Text excerpt.
--

20 G-Computation

This vignette has 3 goals:

Give a concise introduction to the idea of “Parametric g-Formula”
Highlight the equivalence between one form of g-estimation and the “Average Contrasts” computed by marginaleffects
Show how to obtain estimates, standard errors, and confidence intervals via the Parametric g-Formula, using a single line of marginaleffects code. This is convenient because, typically, analysts have to construct counterfactual datasets manually and must bootstrap their estimates.

The “Parametric g-Formula” is often used for causal inference in observational data.

The explanations and illustrations that follow draw heavily on Chapter 13 of this excellent book (free copy available online):

Hernán MA, Robins JM (2020). Causal Inference: What If. Boca Raton: Chapman & Hall/CRC.

20.1 What is the parametric g-formula?

The parametric g-formula is a method of standardization which can be used to address confounding problems in causal inference with observational data. It relies on the same identification assumptions as Inverse Probability Weighting (IPW), but uses different modeling assumptions. Whereas IPW models the treatment equation, standardization models the mean outcome equation. As Hernán and Robins note:

“Both IP weighting and standardization are estimators of the g-formula, a general method for causal inference first described in 1986. … We say that standardization is a”plug-in g-formula estimator” because it simply replaces the conditional mean outcome in the g-formula by its estimates. When, like in Chapter 13, those estimates come from parametric models, we refer to the method as the parametric g-formula.”

20.2 How does it work?

--

Supplied information.

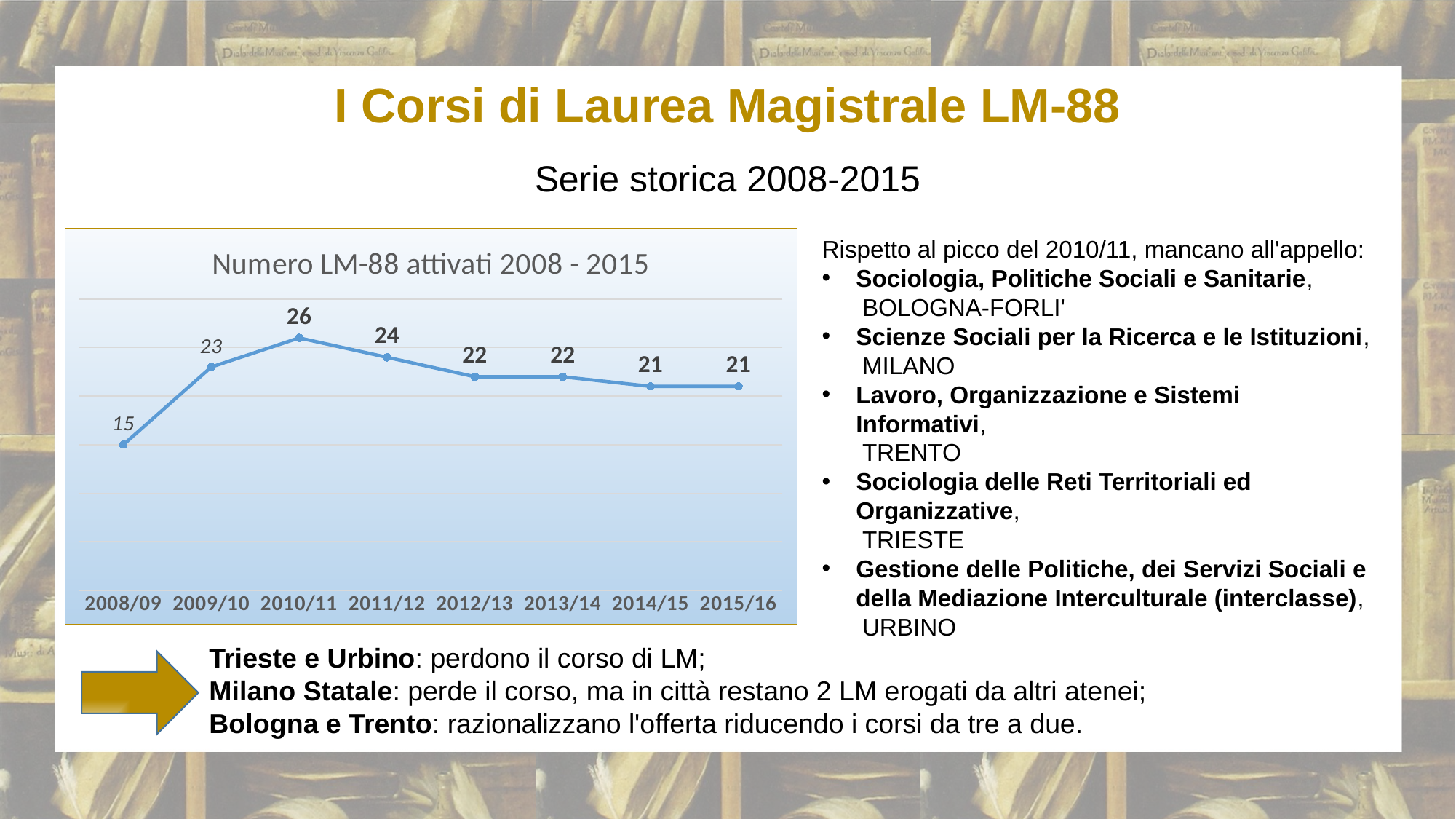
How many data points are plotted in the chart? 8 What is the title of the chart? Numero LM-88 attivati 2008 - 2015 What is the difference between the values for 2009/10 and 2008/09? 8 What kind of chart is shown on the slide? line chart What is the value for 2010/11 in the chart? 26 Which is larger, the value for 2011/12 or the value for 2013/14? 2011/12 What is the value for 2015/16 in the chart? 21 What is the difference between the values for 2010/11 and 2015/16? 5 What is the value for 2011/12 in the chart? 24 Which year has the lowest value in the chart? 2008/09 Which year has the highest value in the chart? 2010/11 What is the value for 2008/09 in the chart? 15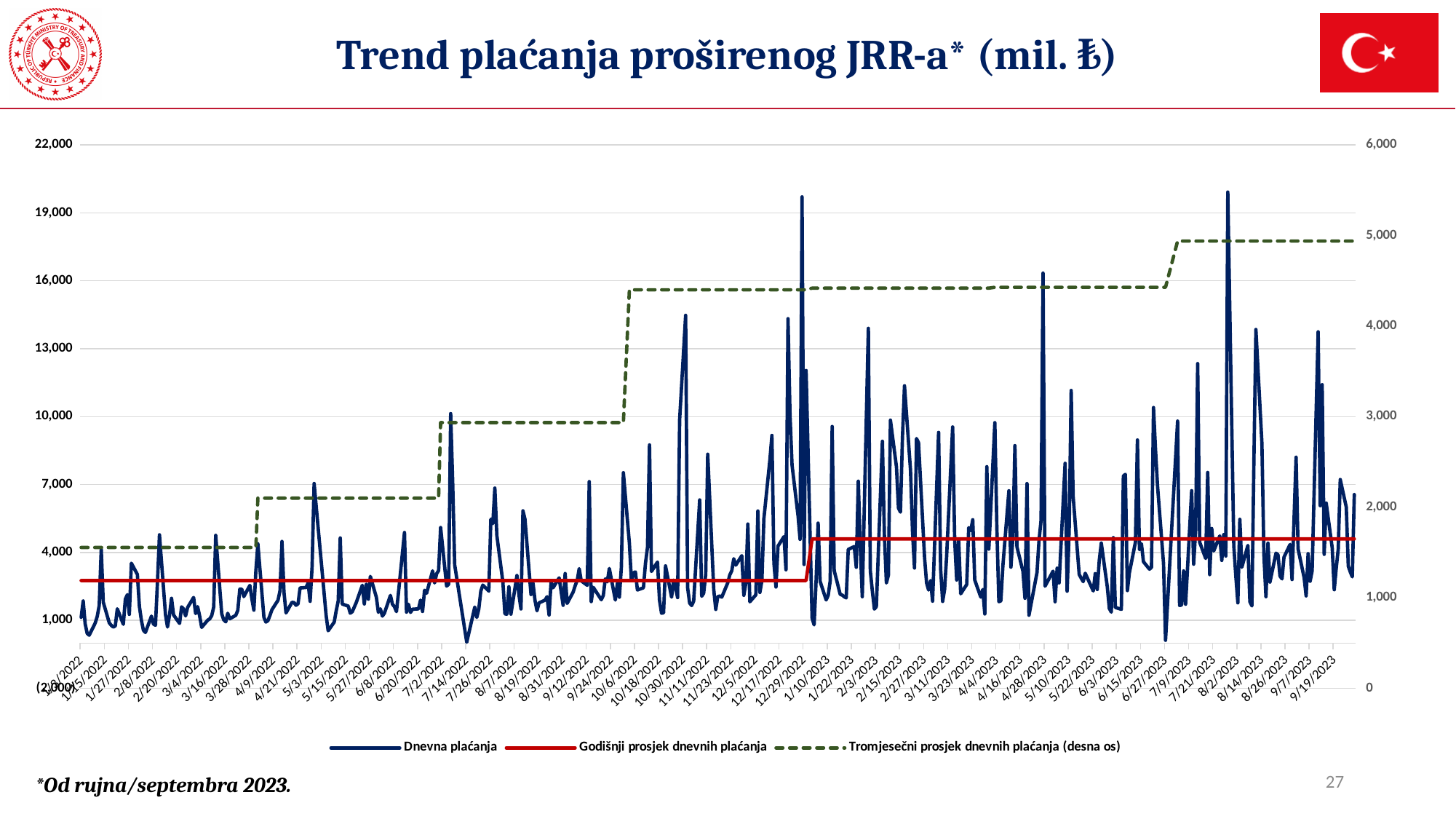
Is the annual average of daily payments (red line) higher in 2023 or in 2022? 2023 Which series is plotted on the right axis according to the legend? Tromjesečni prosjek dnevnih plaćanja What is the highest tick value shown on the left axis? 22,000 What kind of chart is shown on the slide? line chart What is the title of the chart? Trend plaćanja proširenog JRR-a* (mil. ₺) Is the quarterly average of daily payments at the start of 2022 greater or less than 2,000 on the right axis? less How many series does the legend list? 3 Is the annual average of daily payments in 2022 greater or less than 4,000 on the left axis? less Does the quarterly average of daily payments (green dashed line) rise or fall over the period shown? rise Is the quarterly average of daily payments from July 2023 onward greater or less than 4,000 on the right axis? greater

--

Work request A.
Set down the passage of the g-computation vignette between "Highlight the equivalence" and "in observational data.", inclusive.
Work request B.
In the g-computation vignette, which equation does standardization model?

Your solution A.
Highlight the equivalence between one form of g-estimation and the “Average Contrasts” computed by marginaleffects
Show how to obtain estimates, standard errors, and confidence intervals via the Parametric g-Formula, using a single line of marginaleffects code. This is convenient because, typically, analysts have to construct counterfactual datasets manually and must bootstrap their estimates.

The “Parametric g-Formula” is often used for causal inference in observational data.

Your solution B.
Standardization models the mean outcome equation.